Now, the Stone translation purports to be "allegorical, based on Rashi's commentary."  But that description is inaccurate and misleading -- the translator should have written, "based on the allegorical layer of Rashi's commentary."  It is abundantly clear that whatever merits they have, ArtScroll's translation and commentary are unfaithful to Rashi's program.  The editors ignored the critical thrust of Rashi's method and excised -- deliberately, in all likelihood -- a key passage from their summary of Rashi's introduction.

Had Rashi himself translated SHS into his native Old French, I have little doubt he would have based it on the literal thread of his commentary.

This is not to say that for Rashi, the peshat and derash layers of the text are equivalent or interchangeable -- far from it. The peshat, no doubt, is a means to the deeper, more penetrating derash. Yet the means are indispensable and certainly not invalid.  Rashi insists on a precise mastery of the literal text as a requisite first step in the search for the book's ultimate meaning.   While ArtScroll may dismiss peshat as an illegitimate and even nefarious approach to SHS, it is historically inaccurate and intellectually dishonest to project such an ideology onto Rashi.  Here especially, but also generally in Rashi's biblical commentaries, peshat is the very foundation of proper exegesis.  Without peshat, derash cannot stand.

Like Rashi, the editor of the Stone Chumash justifies his methodology:
. . .The Song is an allegory. It is a duet of love between God and Israel. Its verses are so saturated with meaning that nearly every one of the major commentators finds new themes in its beautiful but cryptic words. All agree, however, that the true and simple meaning of Shir HaShirim is the allegorical meaning. The literal meaning of the words is so far from their meaning that it is false. . . . Has it been misinterpreted by fools and twisted by scoundrels?
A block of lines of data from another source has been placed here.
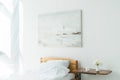 Bedroom with bed and flowers, bottles and glass on table Royalty Free Stock Photo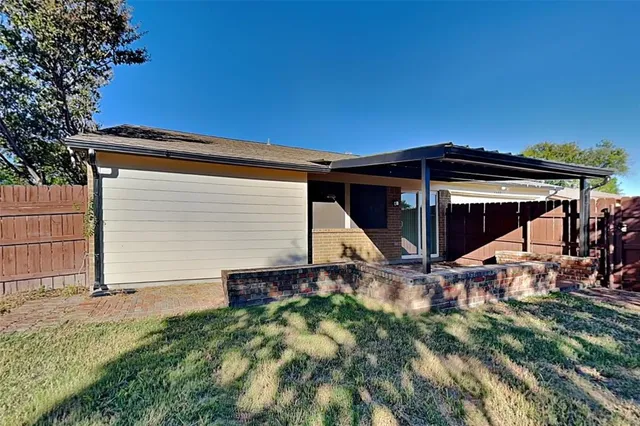 a bathroom with a granite countertop sink a toilet and bathtub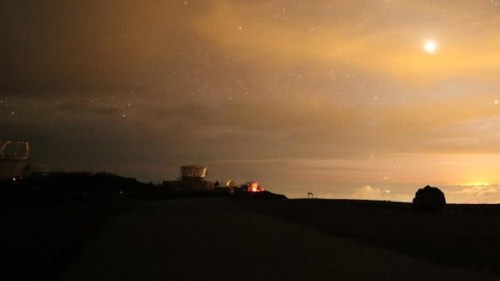 A night sky with clouds and stars, featuring a bright planet, and silhouettes of observatories on a dark landscape.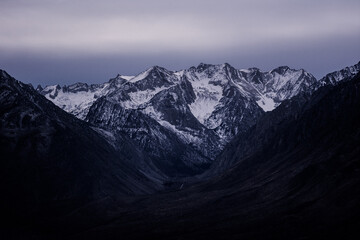 A beautiful view of rocky mountains covered with snow at dusk in the winter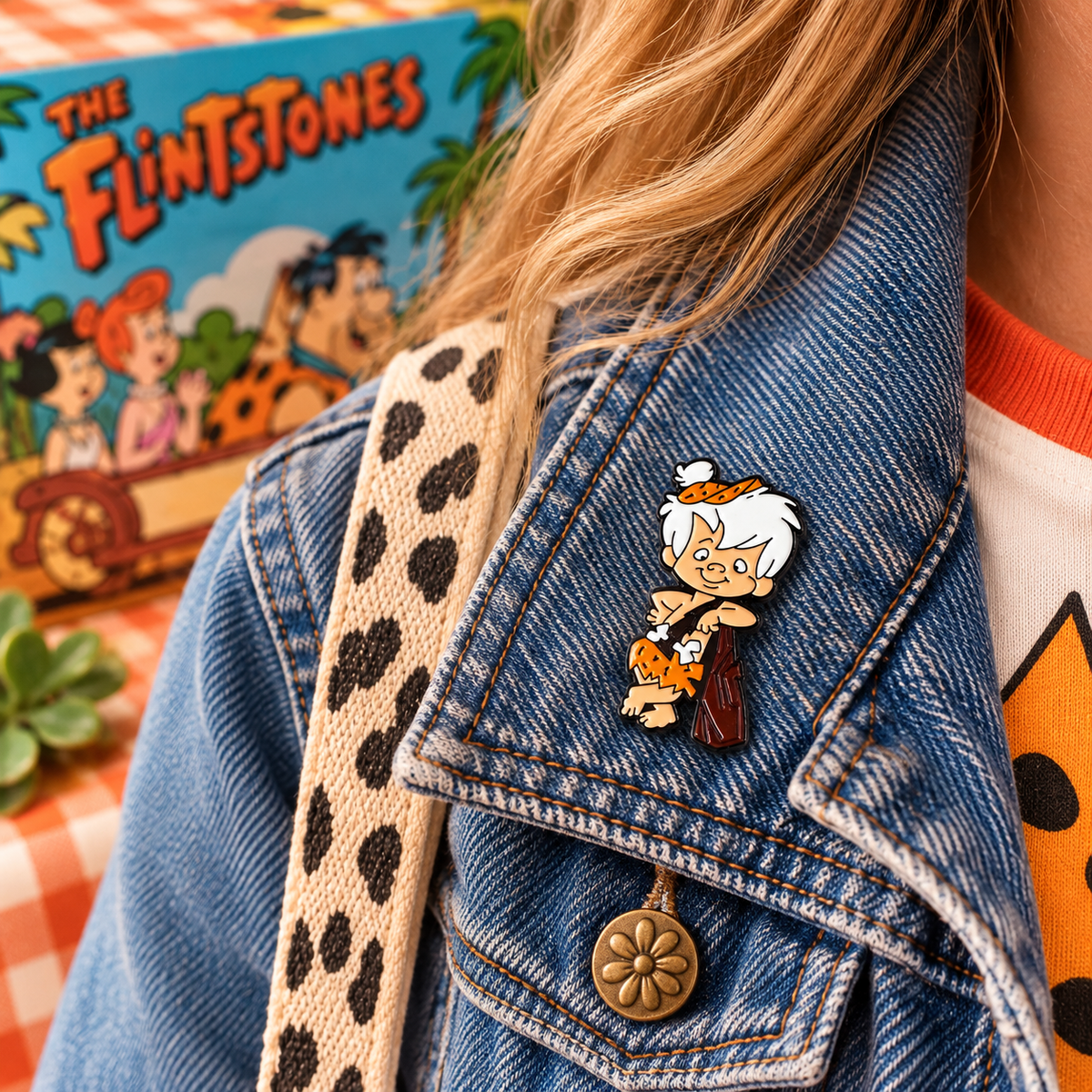 Bamm-Bamm Rubble enamel pin styled on denim jacket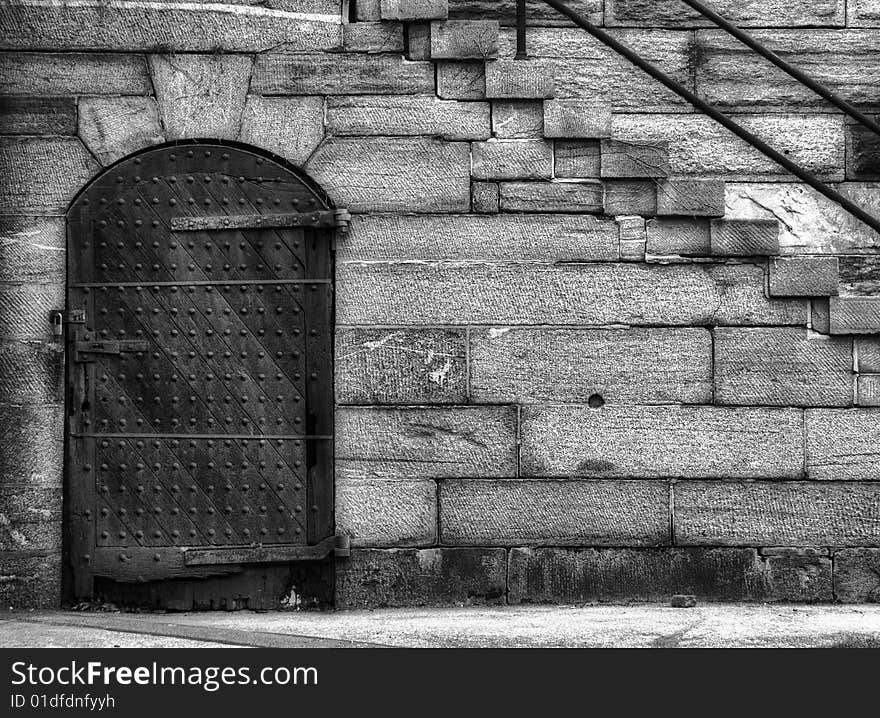 Historical fortress door and steps in black and white.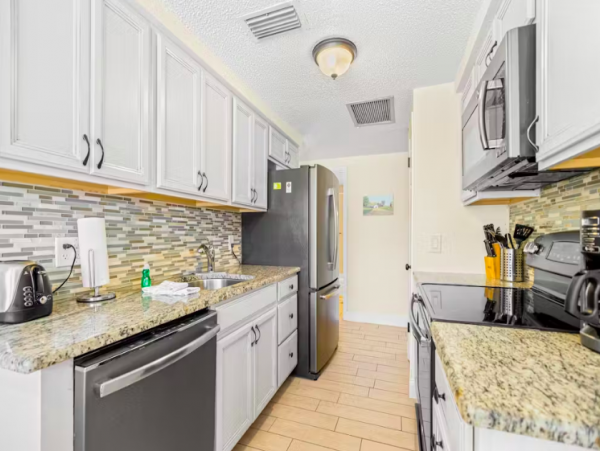 Full Duplex with Separate Outdoor Areas & Walking Distance to Beach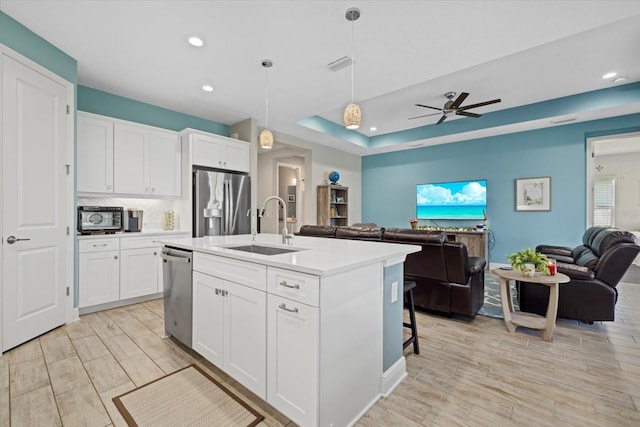 kitchen featuring stainless steel appliances, backsplash, open floor plan, white cabinetry, and a sink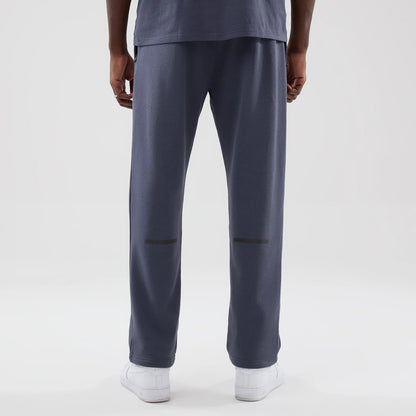 The model is wearing these New Era Tech Straight Leg Joggers in grey. 2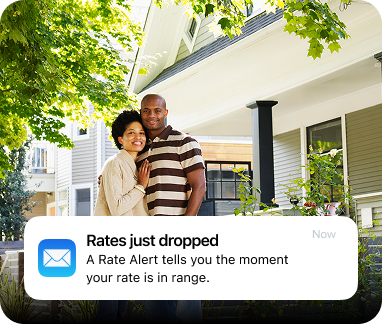 Couple outside their home receiving a mortgage rate alert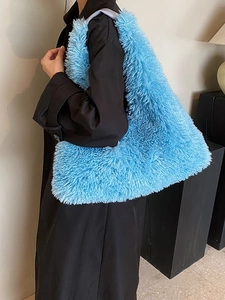 Bright blue plush tote bag with long faux fur, shown on model wearing a black winter coat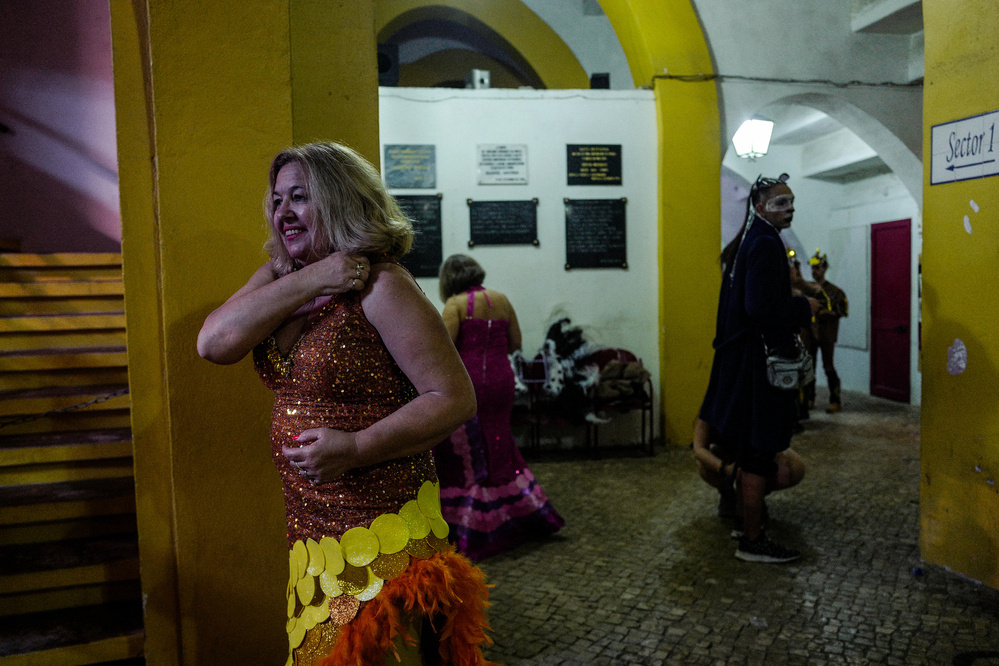 A woman in a sequined dress smiles, standing in an archway. Behind her, various people in costume appear to prepare for a performance or event, in a hallway with yellow walls and plaques.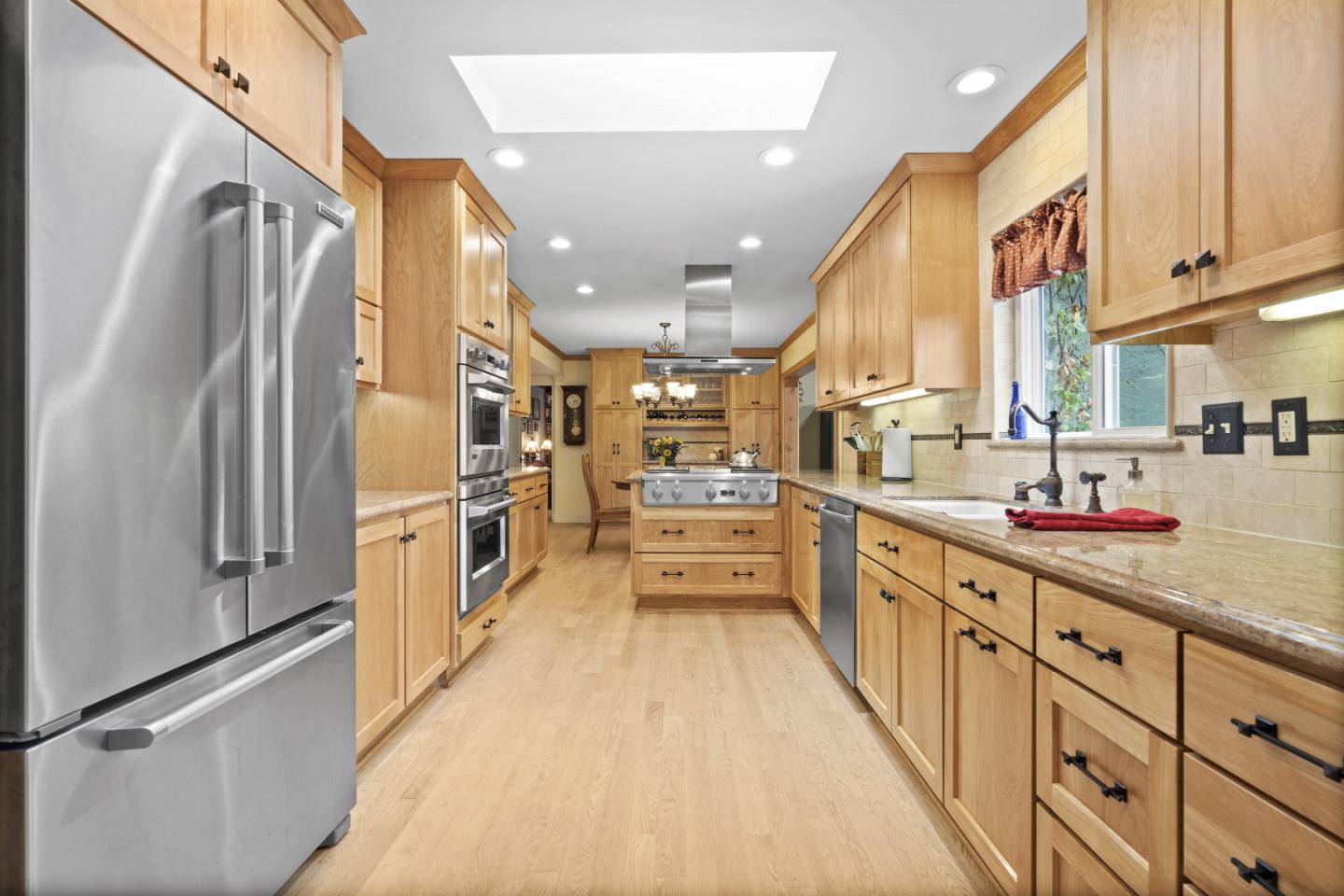 2841 Pruneridge Avenue Santa Clara, CA 95051 - Photo 20 of 53 a kitchen with stainless steel appliances sink refrigerator and microwave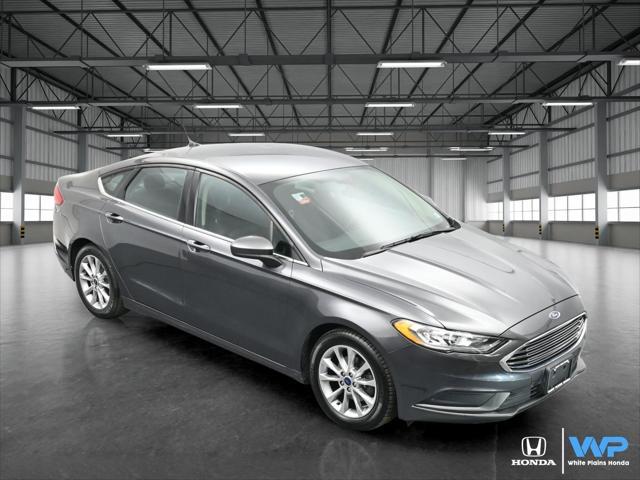 used 2017 Ford Fusion car, priced at $12,500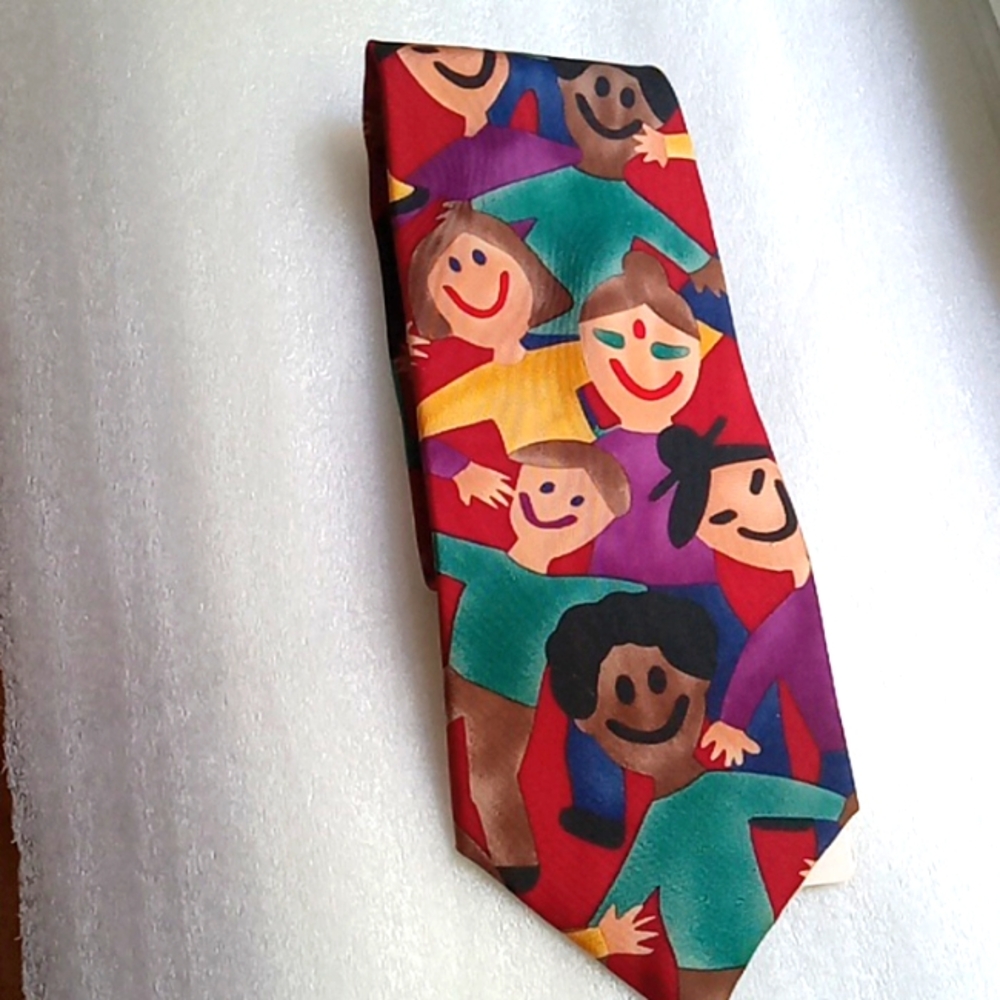 NEW.  MEN'S RED SILK SAVE THE CHILDREN'S FACES TIE - RED  BACKGROUND.  100% SILK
Most assuredly Yes! . . .
-- R. Nosson Scherman, The Chumash, ArtScroll Series, Stone Edition, (Mesorah, Brooklyn, 1998), pp. 1263-1267. The last sentence appears verbatim in the "Overview" of the original ArtScroll edition; see R. Nosson Scherman, Shir haShirim, (Mesorah, New York, 1977), p. lxvi. This edition also includes the truncated version of Rashi's introduction, on p. 67.
This statement is quite simply incorrect. "All" do not agree -- certainly Rashi would not -- "that the true and simple meaning of Shir HaShirim is the allegorical meaning." The literal meaning is not, to use ArtScroll's simplistic labeling, "false"; in fact, it is the starting point of a "true" reading of SHS ("true" and "false" are, of course, the wrong categories for this subject).

The literal layer of meaning in SHS was critically important to Rashi, as it should be to us. And if those who have "misinterpreted and twisted" SHS (presumably, those who have interpreted it literally) are "fools and scoundrels" then, has ve-shalom, the second-century tanna Rabbi Yonatan is one as well. R. Yonatan appears to have read SHS just this way, calling the book divre zemer (poetry or song) and attributing it to a young Solomon.  As stated in Shir Ha-Shirim Rabba (1:10):

ר׳ יונתן אמר שה״ש כתב תחלה ואח״כ משלי ואח״כ קהלת. ומייתי לה ר׳ יונתן מדרך ארץ. כשאדם נער אומר דברי זמר, הגדיל אומר דברי משלות, הזקין אומר דברי הבלים

For an approach that is faithful to the spirit of Rashi's method, but in a updated, contemporary format, see the Amos Hakham's introduction and commentary, in Mossad Harav Kook's Da'at Mikra series.

The rest is commentary (and translation). Go and learn.